Implementing of a machine learning trader
In Reinforcement Learning an agent is trained to find the best behavior in an environment by performing actions and adapting to the results. It is different from other Machine Learning systems, such as Deep Learning, in the way learning happens: it is an interactive process, as the agent actions actively changes its environment.
The trading environment could be seen as a video game where the agent has to maximize his rewards which represents the gain from the trade. Reinforcement learning has been used to build a trading agent to enter or exit trading positions while trading the spread of the pairs. Within this framework, the agent will be able to observe the environment and take actions (Buy, Sell, Hold) and then receive a reward which will reflect how could was the action made. Just after taking the action the agent will be able to observe the new environment that depends on the action performed.
During this iterative process, the agent will be able to improve his action thanks to the feed-backs that he receives after each action.
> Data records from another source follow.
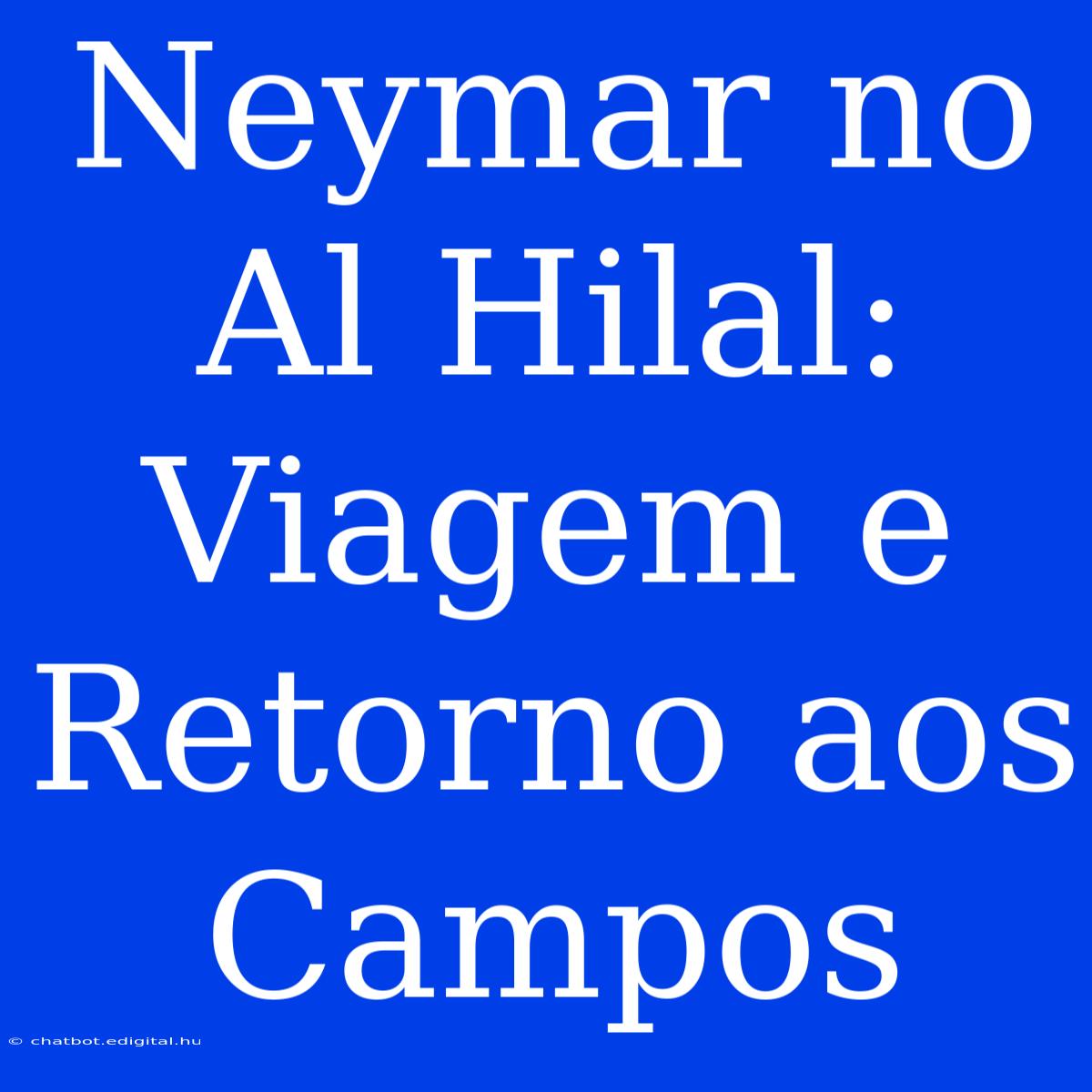 Neymar No Al Hilal: Viagem E Retorno Aos Campos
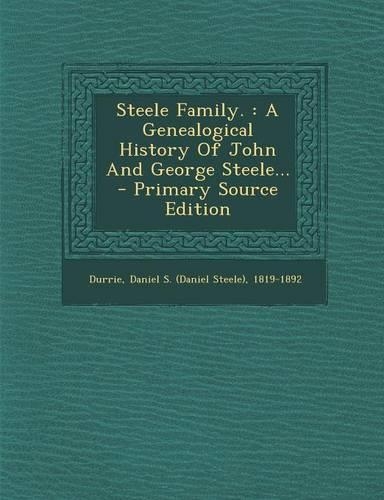 Steele Family.: A Genealogical History of John and George Steele...(English)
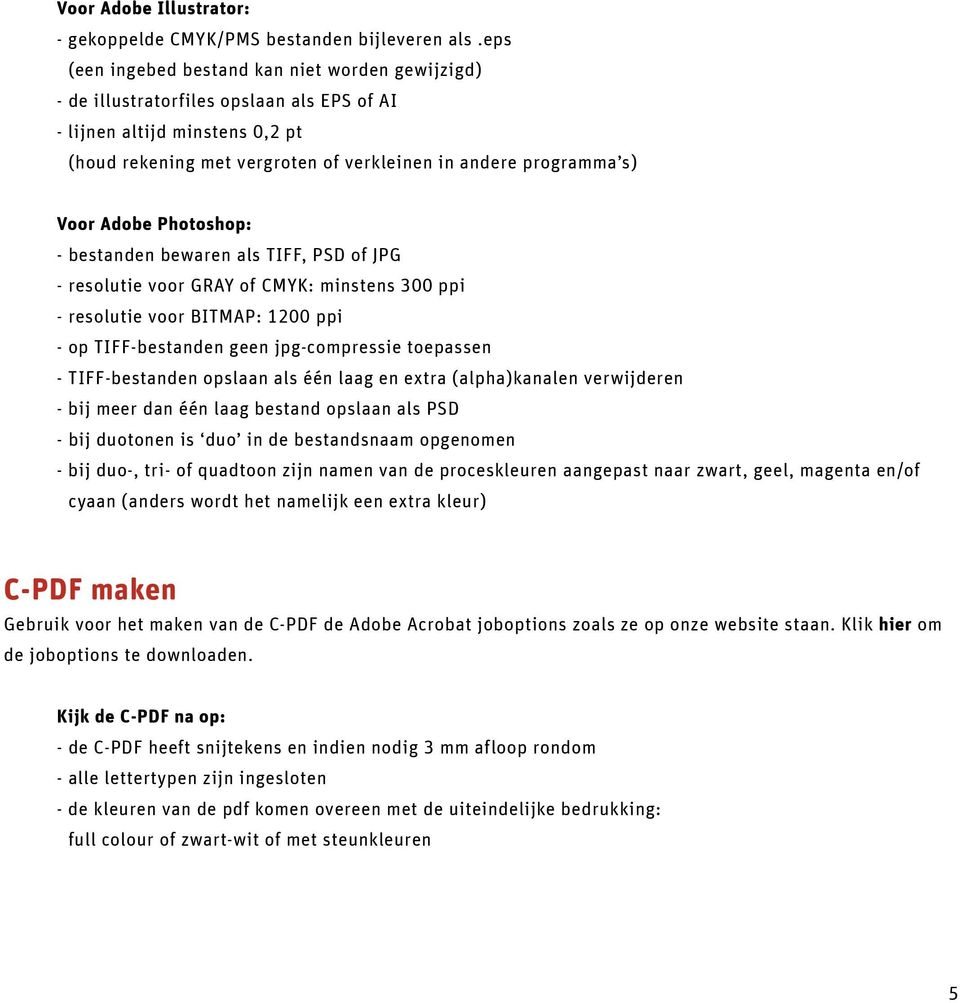 Adobe Photoshop: - bestanden bewaren als TIFF, PSD of JPG - resolutie voor GRAY of CMYK: minstens 300 ppi - resolutie voor BITMAP: 1200 ppi - op TIFF-bestanden geen jpg-compressie toepassen -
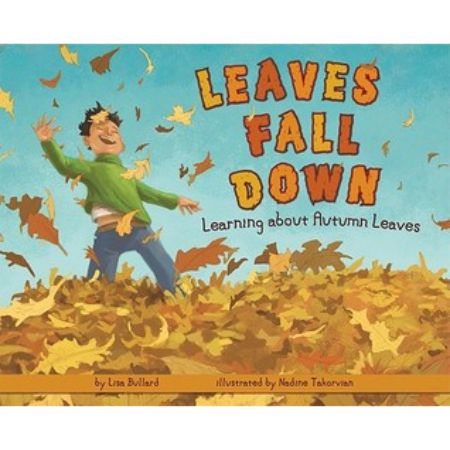 Leaves Fall Down: Learning about Autumn Leaves 
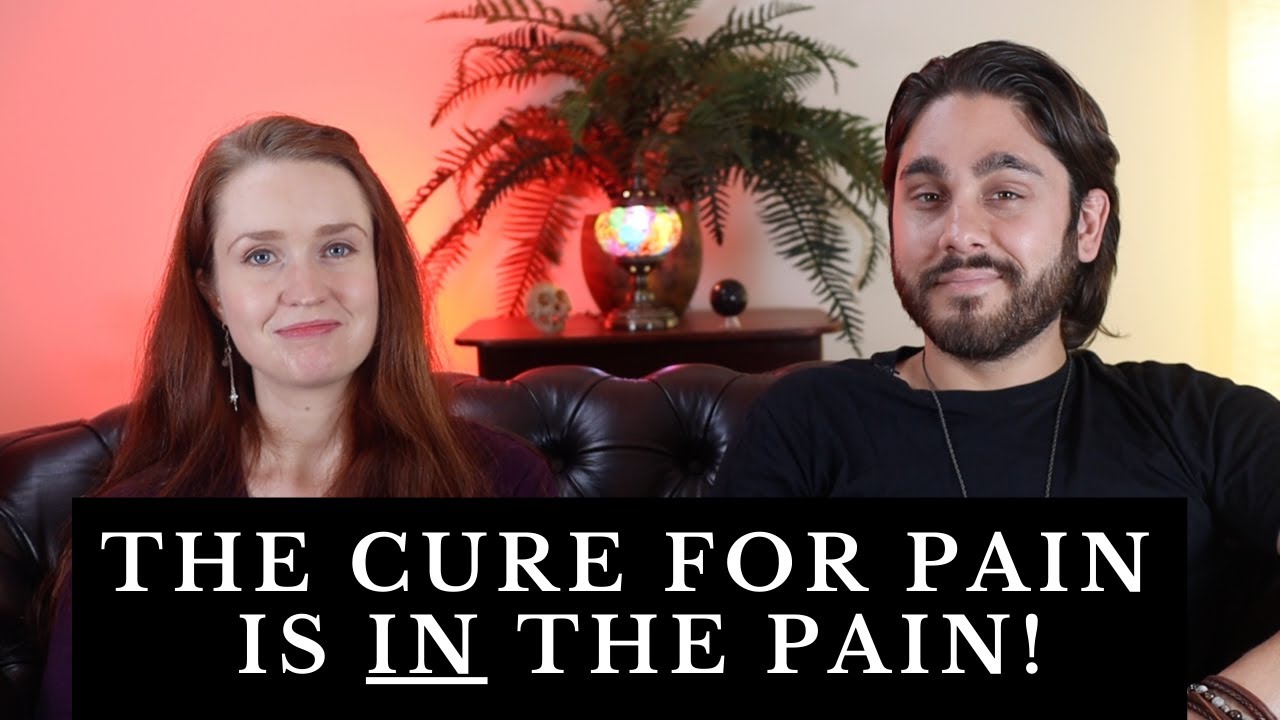The Cure For Pain is IN the Pain (Here’s Why)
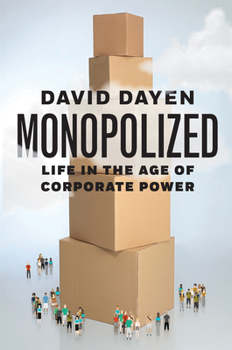 Hardcover Monopolized: Life in the Age of Corporate Power Book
In the case with a low dimension the agent will be able to test each combination of (Action, State). Actually, each time the agent takes an action, it updates its policy until it finds the optimal policy which allows to maximize the future rewards. This policy represents a Q-table where the agent find the reward corresponding to each possible action:
In the most of the real-world problems where Reinforcement learning is applied the dimension of the problems are very large in particularly The size of the quantitative description of the environment in finance may be large or even continuous. Therefore, it is computationally impossible to explore all possible action state and to use directly the Q learning which is based on updating the Q table to find the best policy. More advanced implementations of RL include Google Deep Mind‘s Deep Reinforcement Learning. The technique adds deep neural networks to approximate, at a given state, the different Q-values for each action. This allows the model to map between a state and the best possible action without storing all possible cases.
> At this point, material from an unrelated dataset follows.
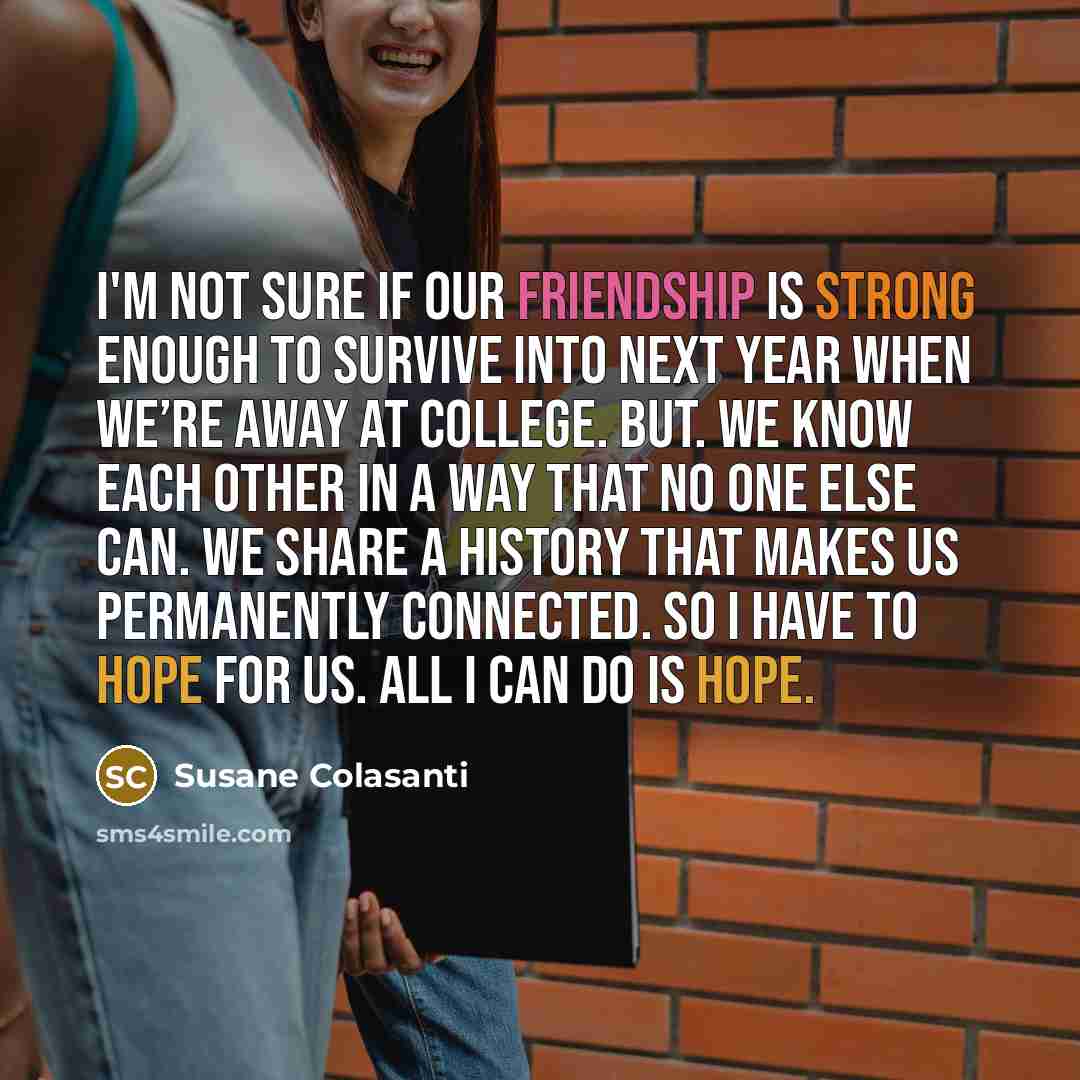 “I'm not sure if our friendship is strong enough to…” quote by Susane Colasanti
Improvement to the reinforcement trader
The performance of the agent trader is not stable, this due to the fact that we do not have enough data to train our model. We are working currently on the following point in order to improve the performance of the agent trader:
– Feature engineering: in order to help the algorithm to learn faster and better, we will add technical analysis features to its observed environment. In this part we have to feed the algorithm with coherent data that is why it has been decided to study first the correlation of the different features given directly by the Library ta to make sure that we are not giving two opposite signals to the agent at the same time.
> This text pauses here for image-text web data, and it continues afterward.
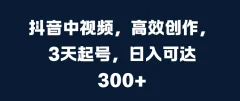 抖音中视频,高效创作,3天起号,日入可达3张【揭秘】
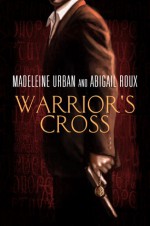 Warrior's Cross - Madeleine Urban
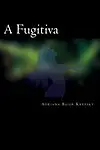 A Fugitiva (Portuguese Edition) by Mss Adriana Baier Krepsky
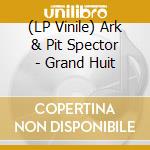 (LP Vinile) Ark & Pit Spector - Grand Huit vinile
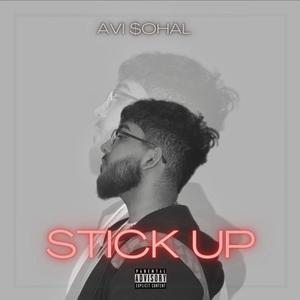 Stick Up (Explicit)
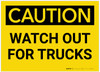 Caution: Watch Out For Trucks - Label Caution: Watch Out For Trucks - Label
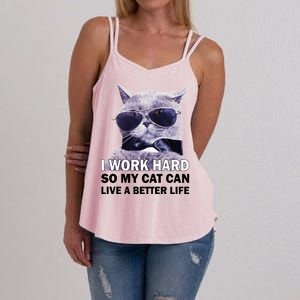 I Work Hard So My Cat Cat Live A Better Life Women's Strappy Tank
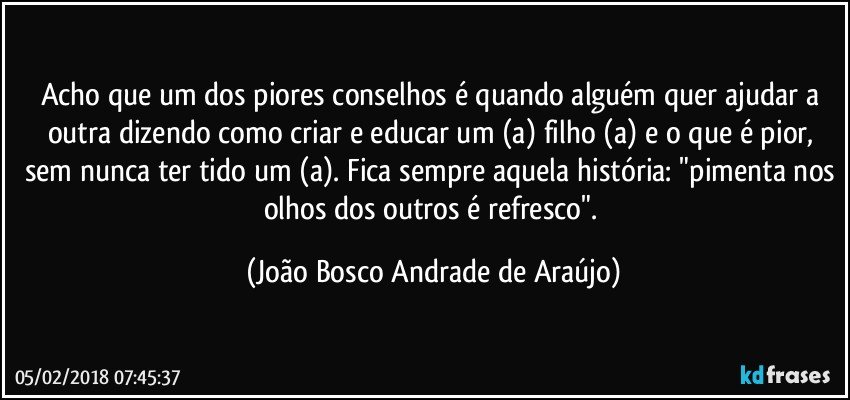 Acho que um dos piores conselhos é quando alguém quer ajudar a outra dizendo como criar e educar um (a) filho (a) e o que é pior, sem nunca ter tido um (a). Fica sempre aquela história: "pimenta nos olhos dos outros é refresco". (João Bosco Andrade de Araújo)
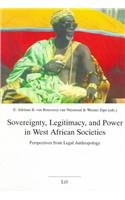 9783825830366: Sovereignty, Legitimacy, and Power in West African Societies: Perspectives from Legal Anthropology: v. 10 (African Studies)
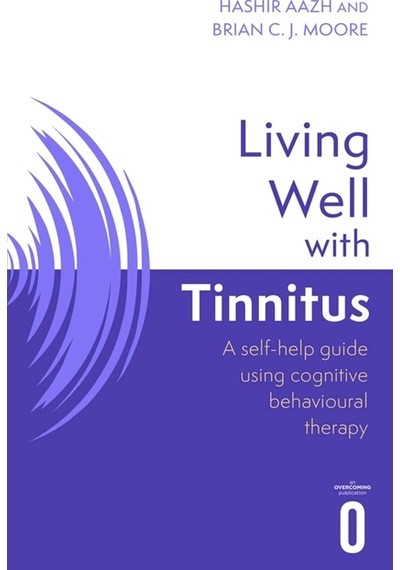 Living Well With Tinnitus: A Self-help Guide Using Cognitive Behavioural Techniques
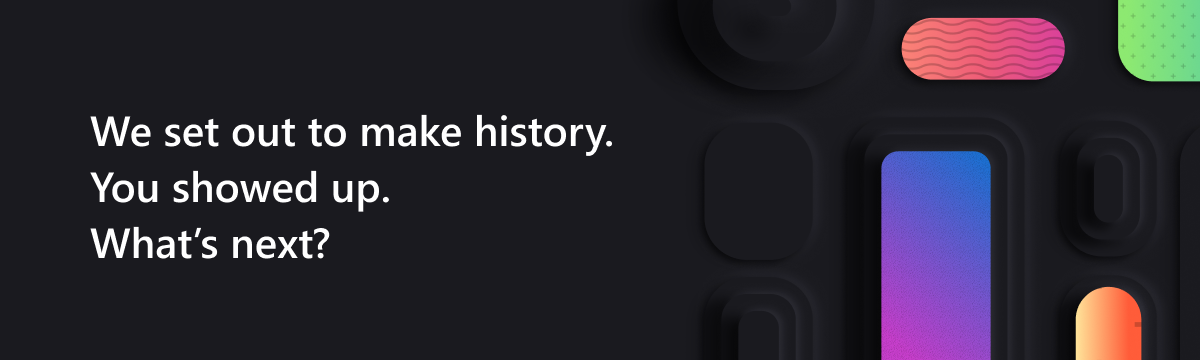 We set out to make history. You showed up. What's next?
– Reward: in the previous version the reward was equal to how much money the agent is winning or losing. In this new version we will link the reward to different metrics such as Sharpe Ratio Sortino, Maximum Drawdown... The results of the second version of the code will be added later as the code is not finished at this time
Conclusion
First of all, we led a far reaching study of traditional methodologies in pair trading and used three of a machine learning algorithm (DBSCAN) to cluster the stocks of SXXP 600. Then we applied the test of cointegration in order to keep only the most profitable pairs. In a second part of this thesis we implemented basic trading strategy and then we added some tools such as Kalman filter in order to boost the return of the traders. Finally, we have implemented a first version of the reinforcement learning which is profitable but as we are now adding new element to the second version in order to make the agent more profitable.